GET SPORT — Sambil menyeruput kopi hangat di tengah mendungnya langit Mataram, menatap tabel klasemen Premier League pekan ke-25 ini rasanya seperti sedang mengaudit laporan keuangan perusahaan yang sedang dilanda “inflasi emosi”. Kita semua tahu skenarionya: satu pekan kita merasa jago, pekan depan kita merasa seperti sedang menjalani hukuman kerja paksa di zona degradasi.
Selamat datang di era di mana klasemen bisa lebih fluktuatif daripada harga cabai di pasar. Arsenal kian nyaman di puncak dengan hawa yang sangat dingin, sementara Manchester United mulai menunjukkan gejala “kesembuhan” yang cukup akut. GETNEWS melakukan sebuah “Audit Emosi” terhadap tabel yang bikin suporter bolak-balik cek tensi darah ini.

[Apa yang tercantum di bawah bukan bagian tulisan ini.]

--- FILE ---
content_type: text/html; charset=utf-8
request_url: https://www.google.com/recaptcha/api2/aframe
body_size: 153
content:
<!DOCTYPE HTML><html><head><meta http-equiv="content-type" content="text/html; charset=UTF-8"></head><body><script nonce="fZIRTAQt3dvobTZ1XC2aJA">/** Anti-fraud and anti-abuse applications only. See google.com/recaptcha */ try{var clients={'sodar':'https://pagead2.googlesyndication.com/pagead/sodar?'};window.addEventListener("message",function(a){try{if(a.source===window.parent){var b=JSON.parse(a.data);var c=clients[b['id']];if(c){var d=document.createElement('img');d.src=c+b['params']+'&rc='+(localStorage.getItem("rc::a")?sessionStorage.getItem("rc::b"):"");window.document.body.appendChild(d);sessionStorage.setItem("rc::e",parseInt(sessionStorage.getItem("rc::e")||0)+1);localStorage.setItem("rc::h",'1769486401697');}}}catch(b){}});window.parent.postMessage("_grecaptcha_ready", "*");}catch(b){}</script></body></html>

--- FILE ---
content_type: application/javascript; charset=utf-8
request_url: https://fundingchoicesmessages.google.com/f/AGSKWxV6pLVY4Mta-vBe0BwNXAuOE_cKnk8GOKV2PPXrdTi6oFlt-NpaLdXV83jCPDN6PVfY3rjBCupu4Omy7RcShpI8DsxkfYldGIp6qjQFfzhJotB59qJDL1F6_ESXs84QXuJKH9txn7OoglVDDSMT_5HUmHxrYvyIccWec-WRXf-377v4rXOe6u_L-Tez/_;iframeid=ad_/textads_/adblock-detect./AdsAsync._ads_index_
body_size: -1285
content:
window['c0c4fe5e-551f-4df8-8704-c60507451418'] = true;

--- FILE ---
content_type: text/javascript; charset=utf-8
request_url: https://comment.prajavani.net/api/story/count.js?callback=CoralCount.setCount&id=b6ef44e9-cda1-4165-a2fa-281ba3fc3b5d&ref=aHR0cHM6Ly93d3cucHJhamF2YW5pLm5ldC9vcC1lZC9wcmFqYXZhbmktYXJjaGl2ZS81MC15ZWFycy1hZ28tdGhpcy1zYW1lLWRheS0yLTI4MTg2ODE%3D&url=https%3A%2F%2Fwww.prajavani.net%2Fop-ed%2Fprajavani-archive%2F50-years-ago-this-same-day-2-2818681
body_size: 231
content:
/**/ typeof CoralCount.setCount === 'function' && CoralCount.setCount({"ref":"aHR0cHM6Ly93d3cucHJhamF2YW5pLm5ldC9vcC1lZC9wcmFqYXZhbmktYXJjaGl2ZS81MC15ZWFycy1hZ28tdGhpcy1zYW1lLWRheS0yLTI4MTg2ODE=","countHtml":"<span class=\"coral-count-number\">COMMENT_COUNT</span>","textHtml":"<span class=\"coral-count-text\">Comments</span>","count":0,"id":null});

Arsenal dan “Dinginnya” Emirates
The Gunners tampil tanpa ampun. Kemenangan demi kemenangan memastikan London Merah tetap berjarak dari kejaran Manchester City. Jika performa ini stabil, trofi yang sudah lama dinanti itu mungkin tak perlu lagi menunggu “jemuran kering” di musim hujan Mataram. Arsenal musim ini bukan sekadar bermain bola; mereka sedang melakukan presentasi bisnis tentang bagaimana cara menghancurkan harapan lawan dengan efisien.
Kebangkitan Setan Merah
Di sisi lain, Manchester United seolah baru saja pulang dari tempat rehabilitasi mental. Di bawah asuhan yang lebih stabil, mereka kini resmi mengancam posisi empat besar, menggeser tim-tim yang sebelumnya dianggap lebih mapan secara taktik. Fans MU kini mulai berani bicara soal Liga Champions tanpa perlu merasa malu saat nongkrong di angkringan.
Pertarungan Papan Bawah
Di kutub lain, Wolves dan Burnley tampaknya sedang dalam misi “maraton menuju kasta kedua”. Dengan koleksi poin yang memprihatinkan, Wolves menjadi objek audit yang paling tragis pekan ini. Menonton mereka bermain musim ini ibarat menonton film horor, tapi Anda sudah tahu siapa yang akan mati duluan.